**Required work:**
1: Please repeat the passage on information integration word for word, from "More generally, we" up to and including "is a brain.".
2: Answer these from the passage on information integration:
(a) What kind of codes rests on the idea of sparse computations?
(b) What number is given as an example of a constant degree for expander graphs?
(c) What two ways of creating such expander graphs are named?
3: Resume the passage on information integration, writing on from its final sentence.

— Start Document section —

This is a good objection, but I don’t think it can rescue IIT.  For we can achieve the same qualitative effect that I illustrated with the Vandermonde matrix—the same “global information integration,” in which every large set of outputs depends heavily on every large set of inputs—even using much “sparser” computations, ones where each individual output depends on only a few of the inputs.  This is precisely the idea behind low-density parity check (LDPC) codes, which have had a major impact on coding theory over the past two decades.  Of course, one would need to muck around a bit to construct a physical system based on LDPC codes whose integrated information Φ was provably large, and for which there were no wildly-unbalanced bipartitions that achieved lower Φ(A,B)/min{|A|,|B|} values than the balanced bipartitions one cared about.  But I feel safe in asserting that this could be done, similarly to how I did it with the Vandermonde matrix.

More generally, we can achieve pretty good information integration by hooking together logic gates according to any bipartite expander graph: that is, any graph with n vertices on each side, such that every k vertices on the left side are connected to at least min{(1+ε)k,n} vertices on the right side, for some constant ε>0.  And it’s well-known how to create expander graphs whose degree (i.e., the number of edges incident to each vertex, or the number of wires coming out of each logic gate) is a constant, such as 3.  One can do so either by plunking down edges at random, or (less trivially) by explicit constructions from algebra or combinatorics.  And as indicated in the title of this post, I feel 100% confident in saying that the so-constructed expander graphs are not conscious!  The brain might be an expander, but not every expander is a brain.

— End Document section —
— Start Material shown —

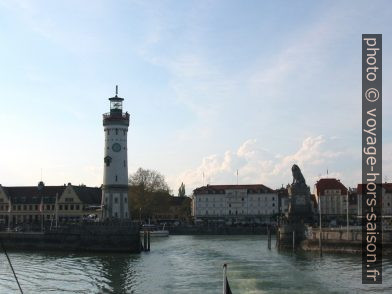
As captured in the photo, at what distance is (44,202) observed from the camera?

— End Material shown —
— Start Material shown —

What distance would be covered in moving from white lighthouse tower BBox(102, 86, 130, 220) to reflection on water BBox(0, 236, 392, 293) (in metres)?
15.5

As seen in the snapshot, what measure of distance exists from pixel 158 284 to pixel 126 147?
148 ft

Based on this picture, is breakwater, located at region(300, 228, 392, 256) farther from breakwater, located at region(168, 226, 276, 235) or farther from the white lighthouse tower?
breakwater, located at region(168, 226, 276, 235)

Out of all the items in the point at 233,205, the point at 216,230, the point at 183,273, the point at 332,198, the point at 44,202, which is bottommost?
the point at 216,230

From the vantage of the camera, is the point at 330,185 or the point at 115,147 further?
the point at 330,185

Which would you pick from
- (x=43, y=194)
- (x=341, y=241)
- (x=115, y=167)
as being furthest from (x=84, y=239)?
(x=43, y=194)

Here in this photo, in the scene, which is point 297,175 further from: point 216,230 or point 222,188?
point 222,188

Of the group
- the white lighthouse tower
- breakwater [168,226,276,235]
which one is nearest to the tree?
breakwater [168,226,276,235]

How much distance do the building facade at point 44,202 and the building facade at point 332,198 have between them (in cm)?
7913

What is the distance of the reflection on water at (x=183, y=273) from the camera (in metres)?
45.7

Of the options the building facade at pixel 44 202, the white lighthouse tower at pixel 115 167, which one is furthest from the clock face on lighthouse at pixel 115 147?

— End Material shown —

**Answers for this exercise:**
1:
More generally, we can achieve pretty good information integration by hooking together logic gates according to any bipartite expander graph: that is, any graph with n vertices on each side, such that every k vertices on the left side are connected to at least min{(1+ε)k,n} vertices on the right side, for some constant ε>0.  And it’s well-known how to create expander graphs whose degree (i.e., the number of edges incident to each vertex, or the number of wires coming out of each logic gate) is a constant, such as 3.  One can do so either by plunking down edges at random, or (less trivially) by explicit constructions from algebra or combinatorics.  And as indicated in the title of this post, I feel 100% confident in saying that the so-constructed expander graphs are not conscious!  The brain might be an expander, but not every expander is a brain.

2:
(a) Low-density parity check (LDPC) codes.
(b) 3.
(c) Plunking down edges at random, or explicit constructions from algebra or combinatorics.

3:
Before winding down this post, I can’t resist telling you that the concept of integrated information (though it wasn’t called that) played an interesting role in computational complexity in the 1970s.  As I understand the history, Leslie Valiant conjectured that Boolean functions f:{0,1}n→{0,1}n with a high degree of “information integration” (such as discrete analogues of the Fourier transform) might be good candidates for proving circuit lower bounds, which in turn might be baby steps toward P≠NP.  More strongly, Valiant conjectured that the property of information integration, all by itself, implied that such functions had to be at least somewhat computationally complex—i.e., that they couldn’t be computed by circuits of size O(n), or even required circuits of size Ω(n log n).  Alas, that hope was refuted by Valiant’s later discovery of linear-size superconcentrators.  Just as information integration doesn’t suffice for intelligence or consciousness, so Valiant learned that information integration doesn’t suffice for circuit lower bounds either.

As humans, we seem to have the intuition that global integration of information is such a powerful property that no “simple” or “mundane” computational process could possibly achieve it.  But our intuition is wrong.  If it were right, then we wouldn’t have linear-size superconcentrators or LDPC codes.

I should mention that I had the privilege of briefly speaking with Giulio Tononi (as well as his collaborator, Christof Koch) this winter at an FQXi conference in Puerto Rico.  At that time, I challenged Tononi with a much cruder, handwavier version of some of the same points that I made above.  Tononi’s response, as best as I can reconstruct it, was that it’s wrong to approach IIT like a mathematician; instead one needs to start “from the inside,” with the phenomenology of consciousness, and only then try to build general theories that can be tested against counterexamples.  This response perplexed me: of course you can start from phenomenology, or from anything else you like, when constructing your theory of consciousness.  However, once your theory has been constructed, surely it’s then fair game for others to try to refute it with counterexamples?  And surely the theory should be judged, like anything else in science or philosophy, by how well it withstands such attacks?

But let me end on a positive note.  In my opinion, the fact that Integrated Information Theory is wrong—demonstrably wrong, for reasons that go to its core—puts it in something like the top 2% of all mathematical theories of consciousness ever proposed.  Almost all competing theories of consciousness, it seems to me, have been so vague, fluffy, and malleable that they can only aspire to wrongness.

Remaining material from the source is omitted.